What to work on — Could you write out every record below exactly, leaving out any pictures?

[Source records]

#####

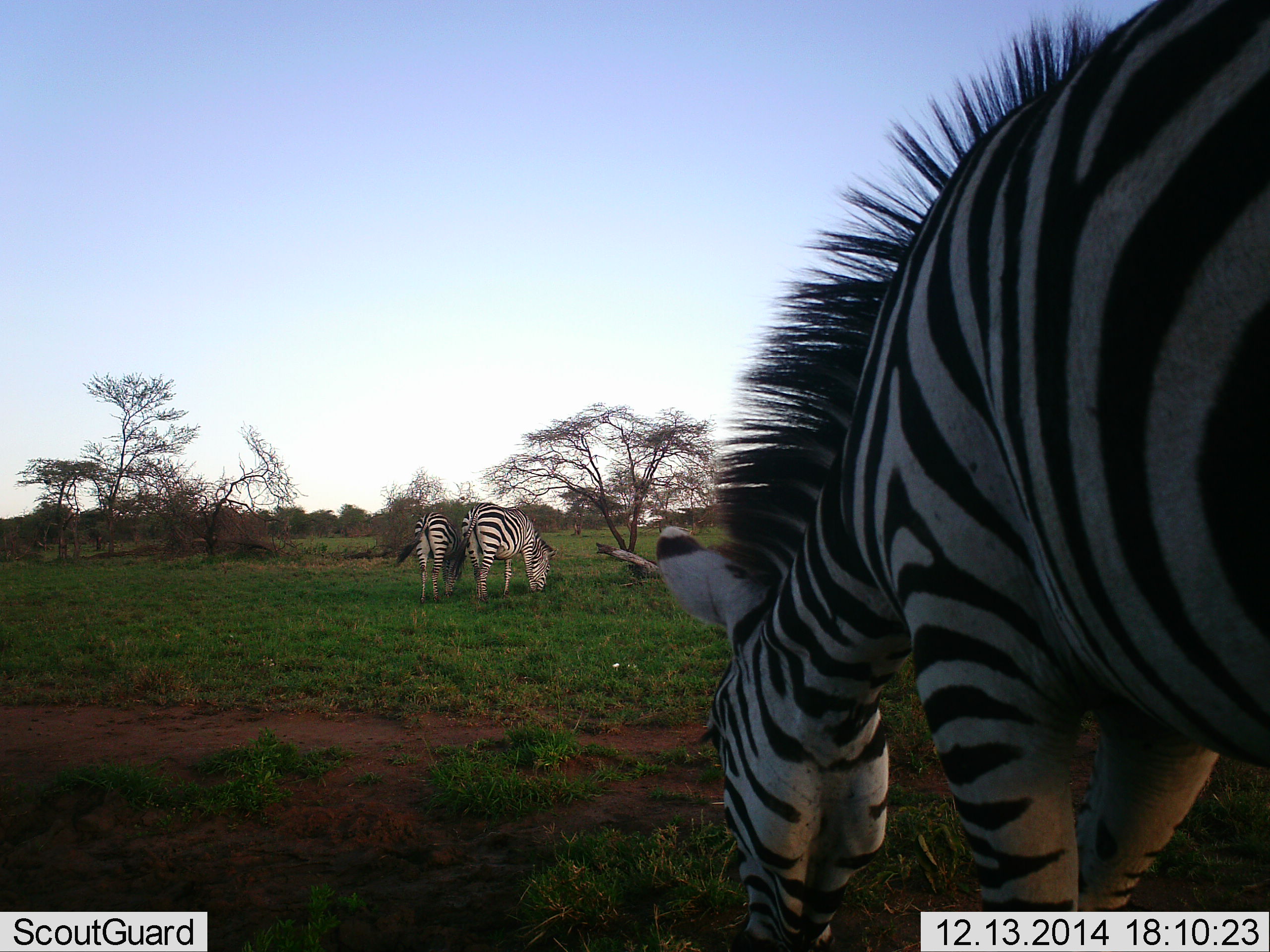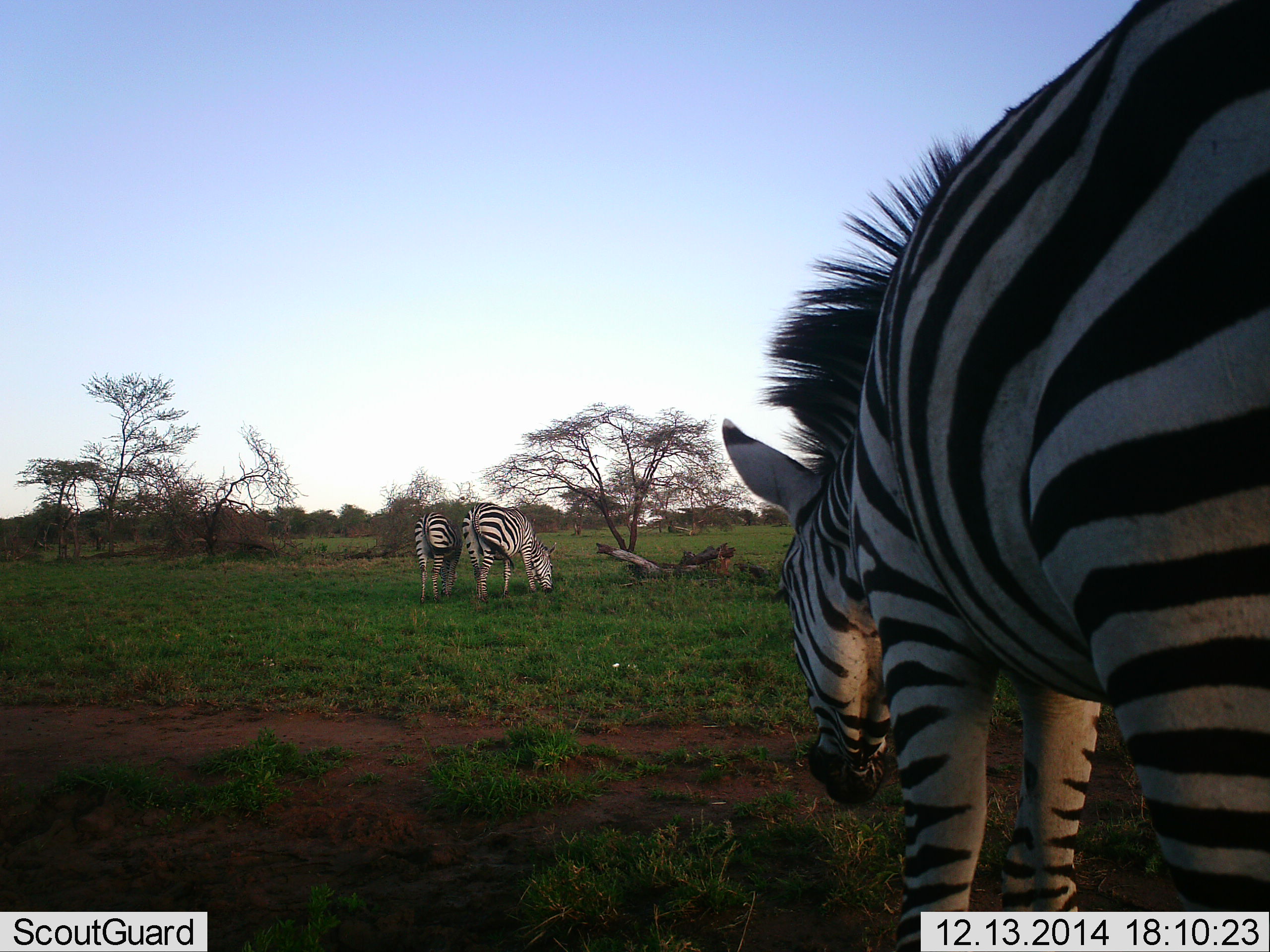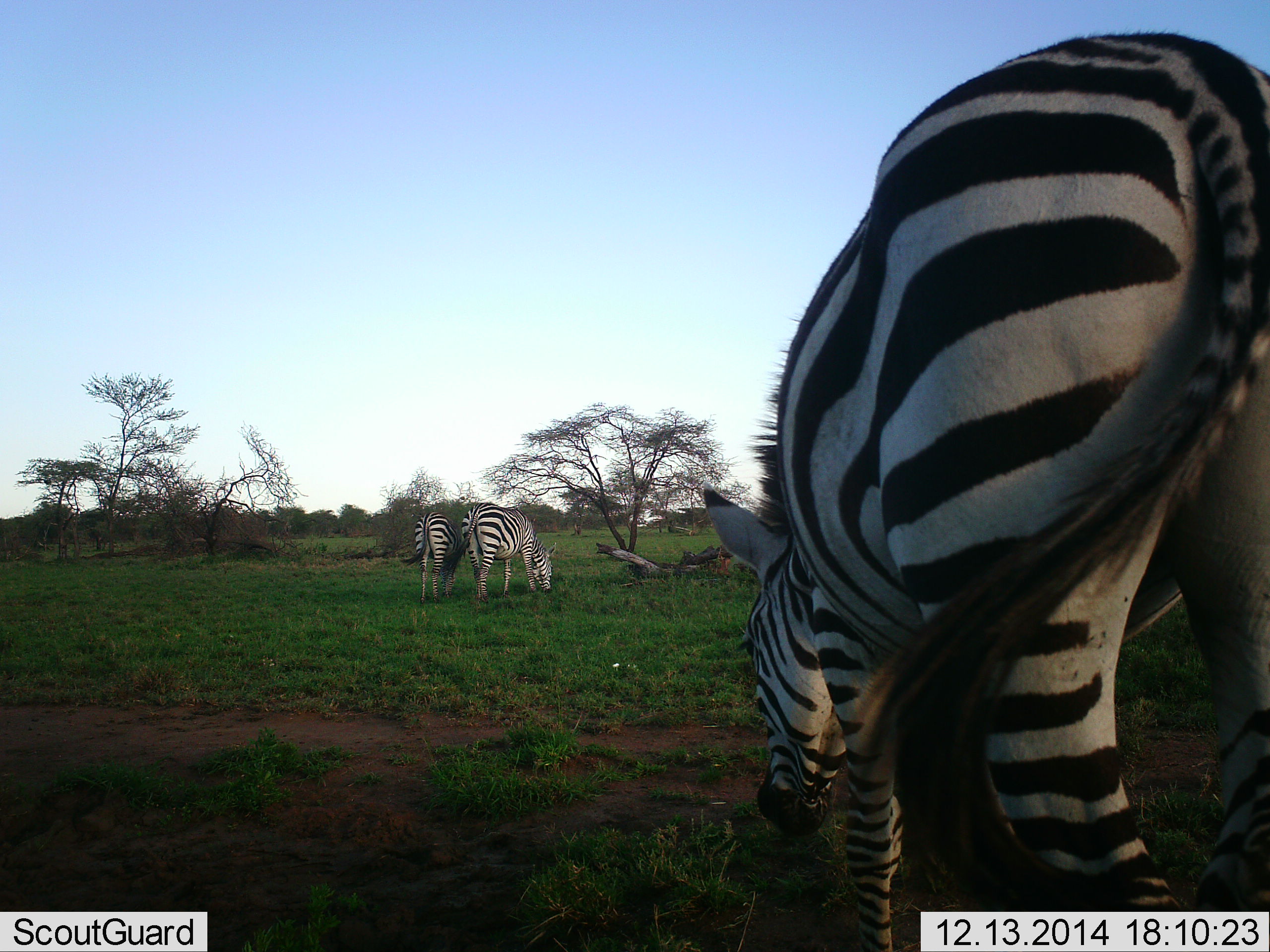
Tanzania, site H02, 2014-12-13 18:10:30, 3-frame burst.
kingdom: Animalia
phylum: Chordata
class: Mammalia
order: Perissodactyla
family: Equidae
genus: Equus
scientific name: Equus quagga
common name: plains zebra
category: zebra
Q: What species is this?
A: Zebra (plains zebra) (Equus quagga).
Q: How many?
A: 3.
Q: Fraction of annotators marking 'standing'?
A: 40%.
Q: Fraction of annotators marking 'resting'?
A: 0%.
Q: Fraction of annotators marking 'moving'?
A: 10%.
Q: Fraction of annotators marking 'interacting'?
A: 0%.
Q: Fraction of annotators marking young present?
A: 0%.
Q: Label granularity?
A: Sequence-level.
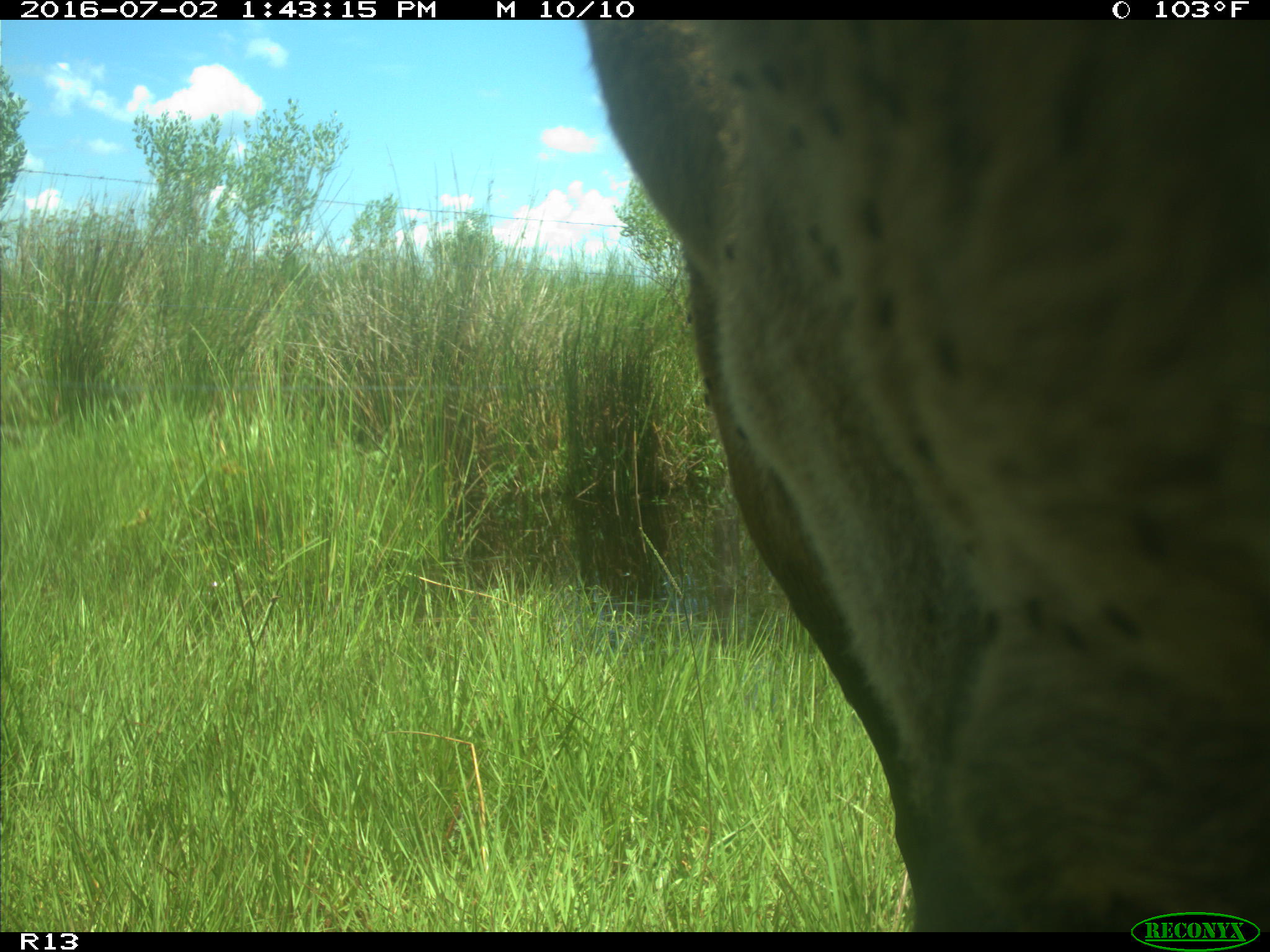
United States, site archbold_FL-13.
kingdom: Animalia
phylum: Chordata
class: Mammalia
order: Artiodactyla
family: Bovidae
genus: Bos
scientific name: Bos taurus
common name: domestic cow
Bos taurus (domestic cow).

#####

Answer to the problem —
Tanzania, site H02, 2014-12-13 18:10:30, 3-frame burst.
kingdom: Animalia
phylum: Chordata
class: Mammalia
order: Perissodactyla
family: Equidae
genus: Equus
scientific name: Equus quagga
common name: plains zebra
category: zebra
Q: What species is this?
A: Zebra (plains zebra) (Equus quagga).
Q: How many?
A: 3.
Q: Fraction of annotators marking 'standing'?
A: 40%.
Q: Fraction of annotators marking 'resting'?
A: 0%.
Q: Fraction of annotators marking 'moving'?
A: 10%.
Q: Fraction of annotators marking 'interacting'?
A: 0%.
Q: Fraction of annotators marking young present?
A: 0%.
Q: Label granularity?
A: Sequence-level.
United States, site archbold_FL-13.
kingdom: Animalia
phylum: Chordata
class: Mammalia
order: Artiodactyla
family: Bovidae
genus: Bos
scientific name: Bos taurus
common name: domestic cow
Bos taurus (domestic cow).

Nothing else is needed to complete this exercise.